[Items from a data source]

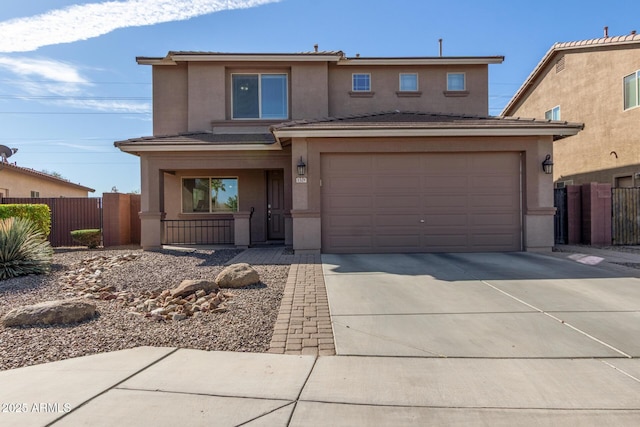 view of front of property featuring driveway, fence, a porch, and stucco siding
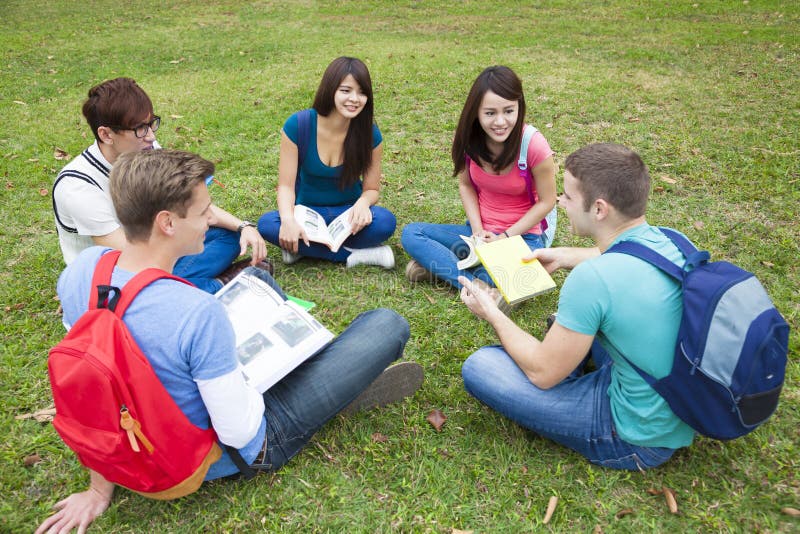 Gli studenti di college che studiano e discutono insieme in città universitaria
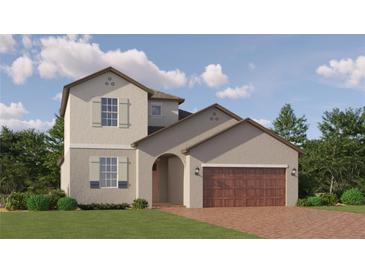 Charming two-story home with a brick driveway and manicured landscaping, perfect for curb appeal at 6611 Active Run, New Port Richey, FL 34653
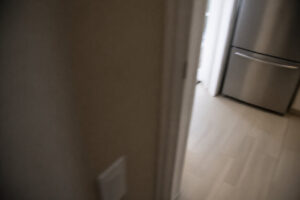 partial view of kitchen after water leak taken while walking past doorway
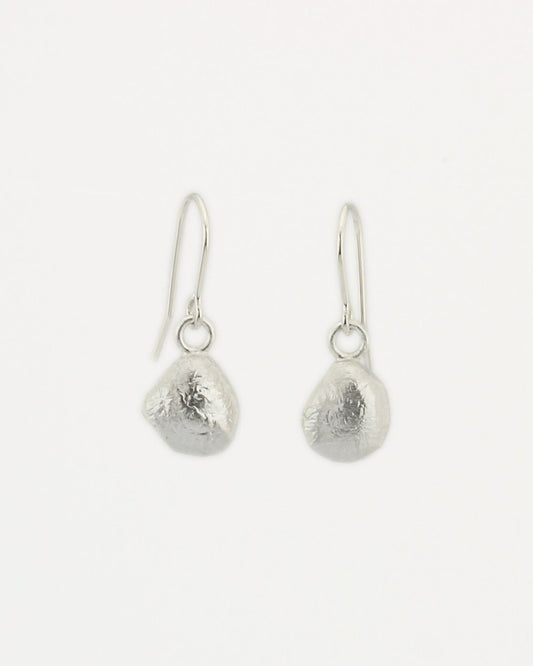 Teardrop-shaped molten silver earrings hanging from silver hooks with off-white background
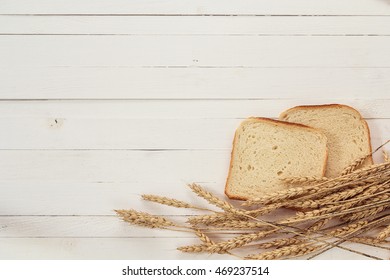 Background with slices of white bread and ears of wheat on white boards. Space for text. - Powered by Shutterstock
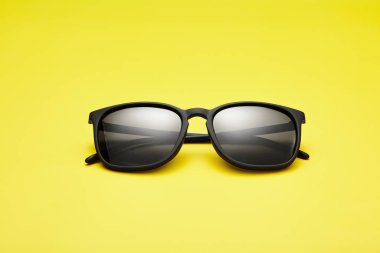 Siyah güneş gözlüğü klasik katlanmış model. Güneş gözlükleri, güneş gözlükleri, güneşli sarı arka planda izole edilmiş güneşlikler. Uzayı kopyala Yaz kataloğu için şablon, reklamlar. Güneş ışığına karşı suç ortağı koruması.
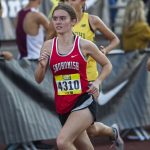 Snohomishs Paige Gerrard runs the first lap in the girls elite race at the Hole In The Wall Invitational on Oct. 8, 2022, in Arlington. (Olivia Vanni / The Herald)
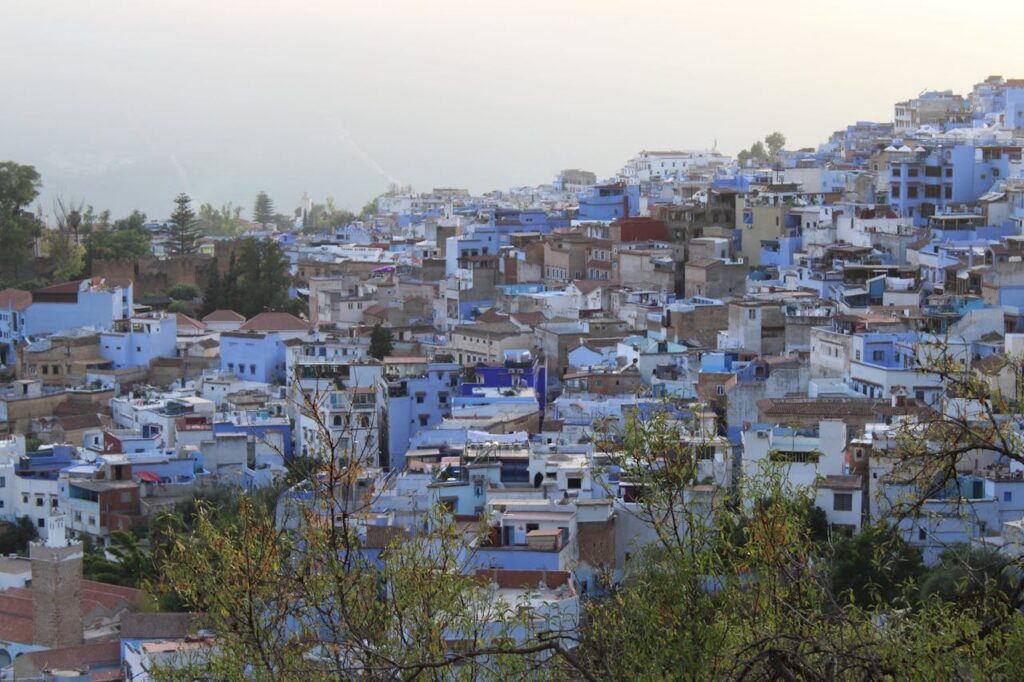 A stunning view of Chefchaouen's iconic blue buildings nestled in the hills of Morocco.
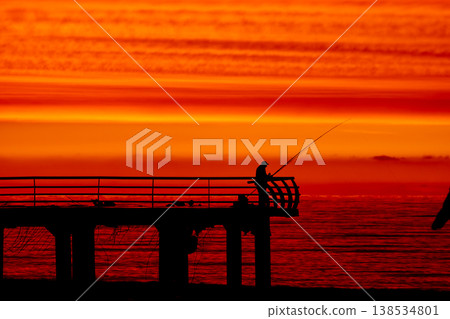 Silhouette of fisherman on pier at sunset over sea, dramatic red sky and ocean horizon, peaceful fishing scene, solitude and lifestyle concept with calm evening atmosphere Silhouette of fisherman on pier at sunset over sea, dramatic red sky and ocean horizon, peaceful fishing scene, solitude and lifestyle concept with calm evening atmosphere 138534801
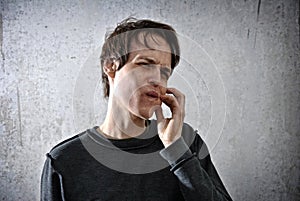 Young man with a look of evil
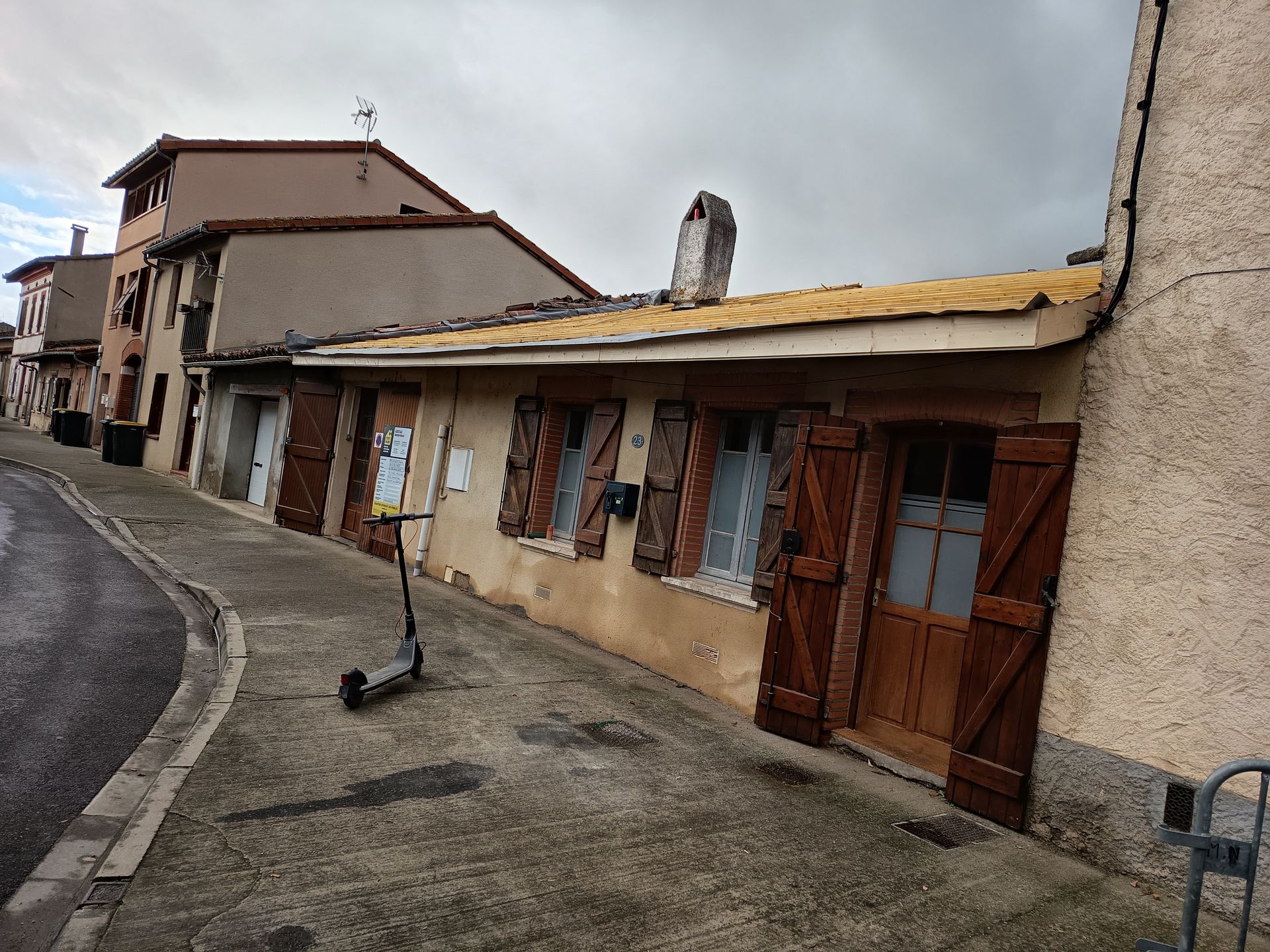 Rue tranquille bordée de maisons aux portes en bois, avec une trottinette garée sur le trottoir.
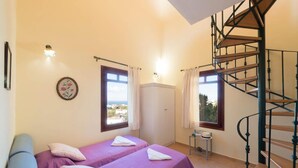 A room with two beds, a spiral staircase, a view of the sea, and a small table with a hat and a bottle. - Odysseus Villa in Plaka (Apokoronas)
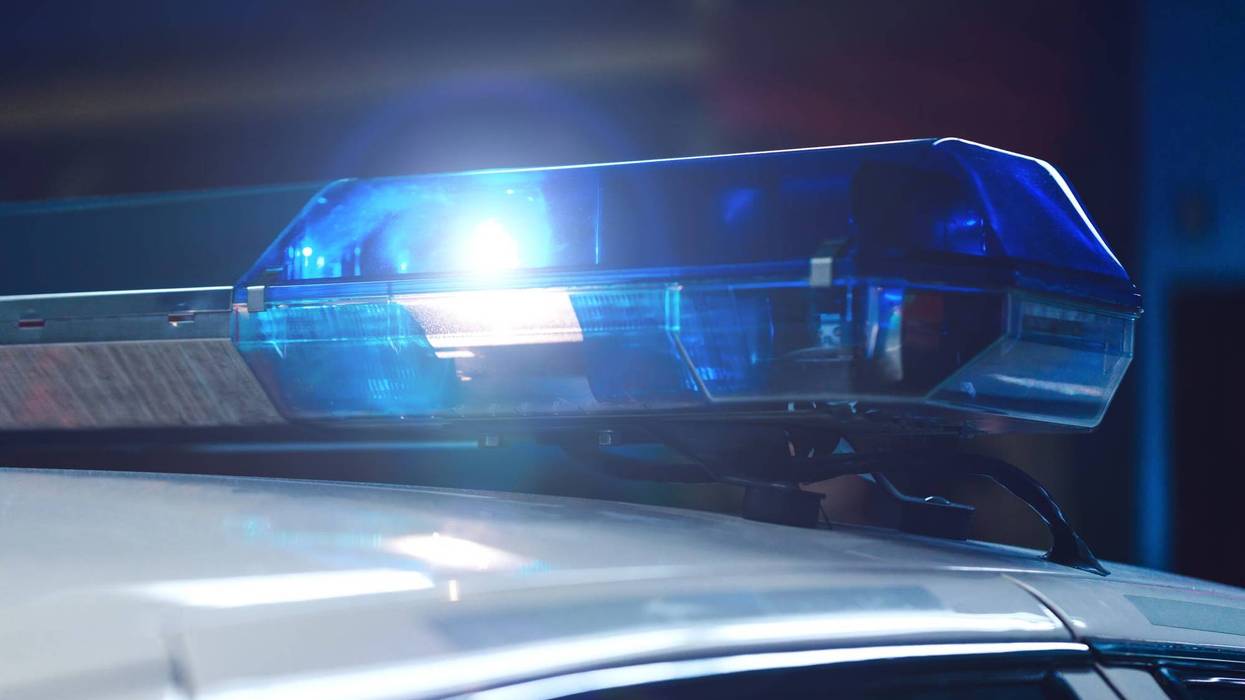 Police at night in the car with blue siren flasher.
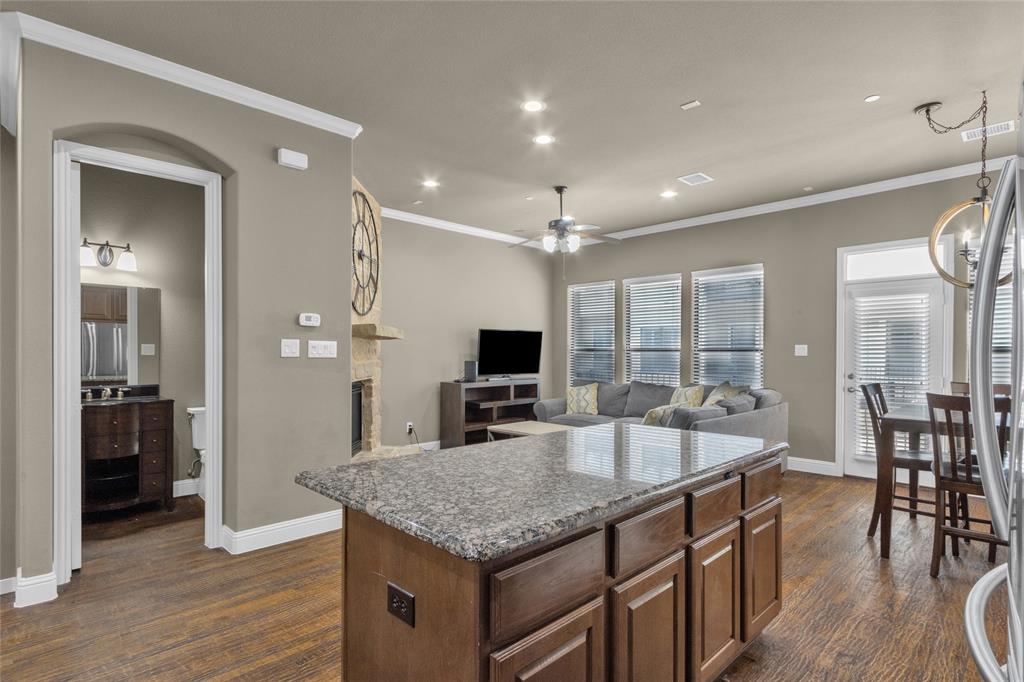 5724 Robbie Road Plano, TX 75024 - Photo 7 of 29 a large kitchen with kitchen island a large island in it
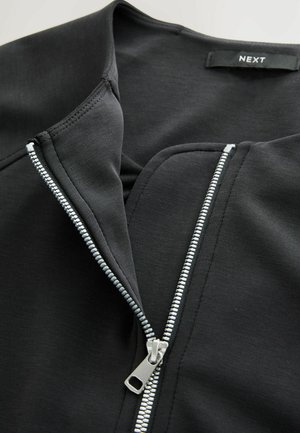 Schwarze Jacke mit Reißverschluss, die eine glatte Textur, flache Nähte und einen silbernen Reißverschluss mit einem Anhänger, der mit 'NEXT' beschriftet ist, am Kragen aufweist.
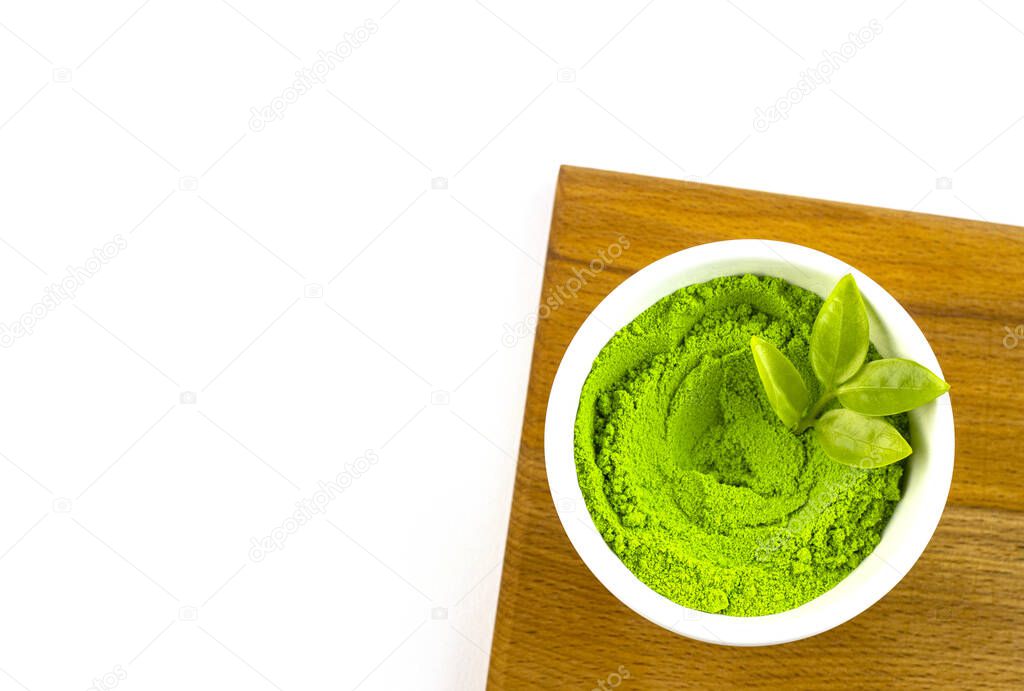dry green tea powder matcha tea with whole leaves, isolate on a white background. Chinese healing calming tea for health in a white bowl. Eastern grass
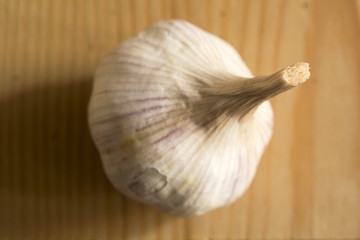 Garlic bulb on wooden table, closeup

__How to complete this task__
Begin at the first line of the data above and repeat each line exactly, stopping after the line containing "partial view of". Omit the pictures.

__Solution to this task__
 view of front of property featuring driveway, fence, a porch, and stucco siding
 Gli studenti di college che studiano e discutono insieme in città universitaria
 Charming two-story home with a brick driveway and manicured landscaping, perfect for curb appeal at 6611 Active Run, New Port Richey, FL 34653
 partial view of kitchen after water leak taken while walking past doorway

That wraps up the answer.